In July 2023, Macron announced a sharp rise in military spending: €6.7 billion earmarked for 2026, part of an ambitious €413 billion defence law running through 2030. The increase was meant to modernise France’s forces, such as drone capability, ammunition stock, and electronic warfare tools.

But none of this is guaranteed. With Parliament put on hold and no sustainable budget passed since 2023, France has relied on emergency budget rollovers. The Ministry of Armed Forces has already warned that without a full finance bill, planned increases would be suspended.

Nonetheless, France remains the EU’s only nuclear power and its sole permanent member of the UN Security Council.

But today, those symbolic assets are dismissed by political uncertainty.

In Washington, Berlin, Warsaw and Rome, Paris is increasingly seen as "unpartnerable," according to senior analysts at the German Marshall Fund and the Centre for European Reform. Rome’s Giorgia Meloni is stepping in to lead the EU’s southern flank, particularly on migration and enlargement.

In the East, Poland and the Baltics are shaping defence planning around Ukraine with or without Paris. Even within the "Coalition of the Willing", the Franco-British-led group backing Ukraine, France’s voice is fading due to its limited material contributions and political paralysis.

As one senior French diplomat anonymously told Carnegie Europe, "We used to set the tempo. Now we’re playing catch-up; if we’re lucky enough to be in the room."

Implications for Ukraine

France has struggled to match the level of support offered by other European allies. Meanwhile, Germany has pledged over €22 billion, while France total allocations remain under €8 billion, a gap that cannot be explained by economic capacity alone.

While part of this insufficiency is rooted in France’s immediate fiscal constraints and instability, the deeper concern in Brussels is political continuity.

With Macron weakened and no clear successor within the centrist camp, if the far-right Rassemblement National (RN) wins the 2027 presidential election, it could trigger a strategic rupture in EU policy.

Marine Le Pen has already refused to define Russia as an aggressor state, and her party has regularly opposed France’s arms deliveries to Ukraine.

The Kremlin is watching Paris closely.

Russian analysts and officials routinely frame France’s crisis as proof of Western decay and elite failure.
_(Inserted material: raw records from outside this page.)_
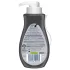 Veet - crema depilatoria uomo - pelle liscia - 400 ml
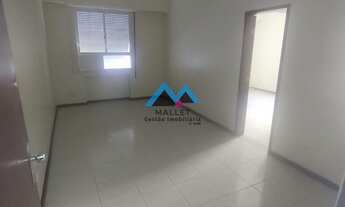 Imagem 2: Excelente Grupo de salas com 45 m², à venda no Centro do Rio de Janeiro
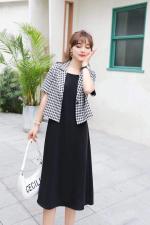 202123，两个颜色三个码，女装，博内歌特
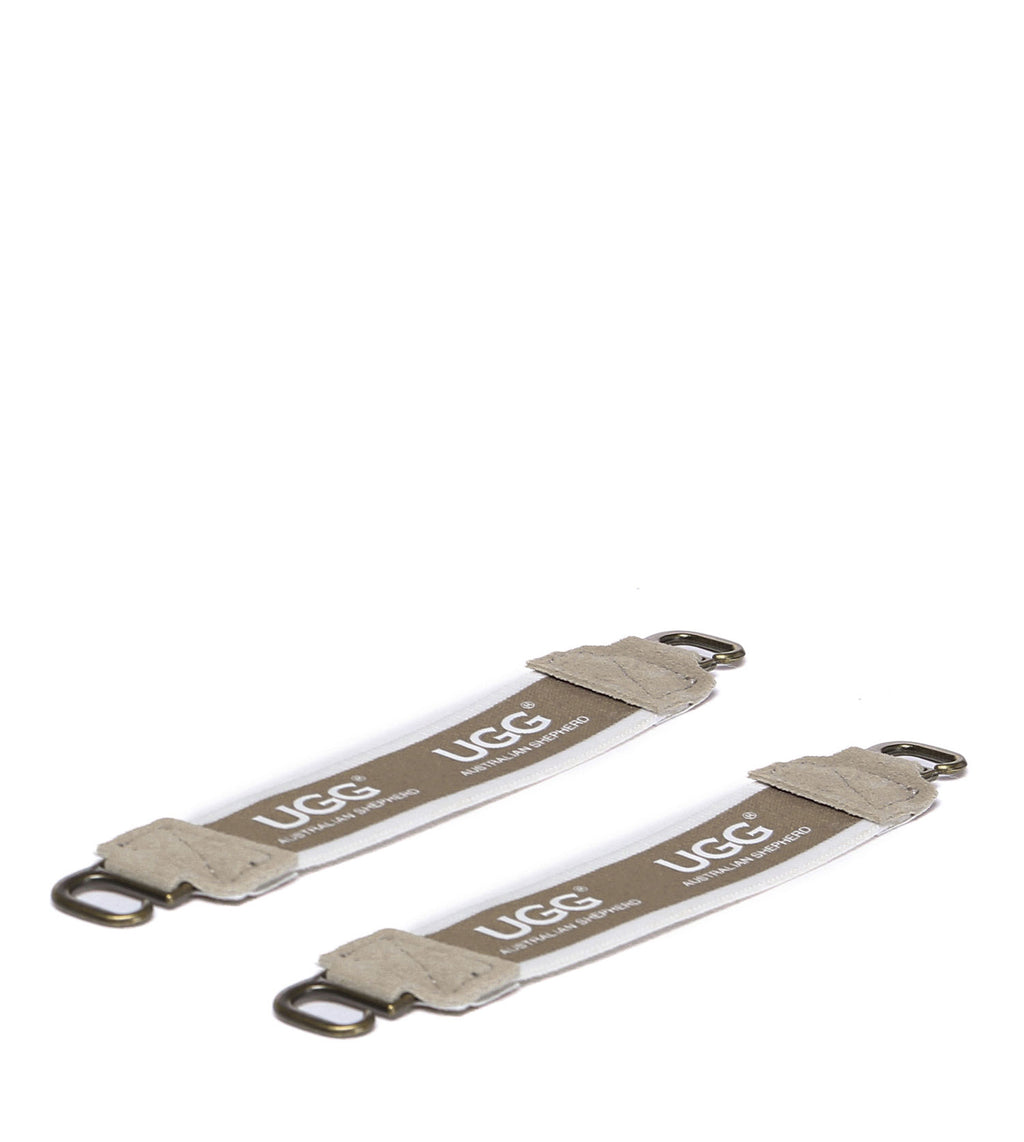 REMOVABLE ELASTIC BAND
RT and Sputnik have amplified narratives of French chaos, presenting Macron as a "failed emperor" and promoting the RN as "a party of peace."

Internally, French populist parties have used the war in Ukraine to attack government spending, calling aid "irresponsible" in the context of France’s 114% debt-to-GDP ratio.

For Moscow, a France consumed by infighting and constrained by debt is a strategic gift. It weakens the EU’s eastern posture, discourages smaller states, and potentially opens a breach in the front of European deterrence.

If France retreats from the geopolitical frontline, Russia faces fewer constraints and more opportunities, in Ukraine, and beyond.

* * * * *

France’s crisis is now a European problem. Paris can no longer set the pace in Brussels. That matters for Ukraine. Ukraine needs shells, money, diplomatic support and training. By the end of 2025, the EU aims to send 2 million shells to Ukraine. This year, money should start flowing from a loan backed by profits on frozen Russian assets.

The EU training mission (EUMAM) is expanding, a joint EU–Ukraine drone programme is starting, and BraveTech EU will fund testing of front-line innovations by 2026.

If France, the EU’s only nuclear power and the bloc’s permanent voice on the UN Security Council, keeps its commitments, these targets are achievable. If it doesn’t, deadlines will slip, coordination will suffer, and Russia will gain an opening.

This absence of leadership left room for others to take the lead.

Berlin on industry and funding, Warsaw and the Baltics on deterrence, Rome on migration and enlargement.

If Paris keeps looking inward, Europe’s centre of gravity will keep shifting east and south.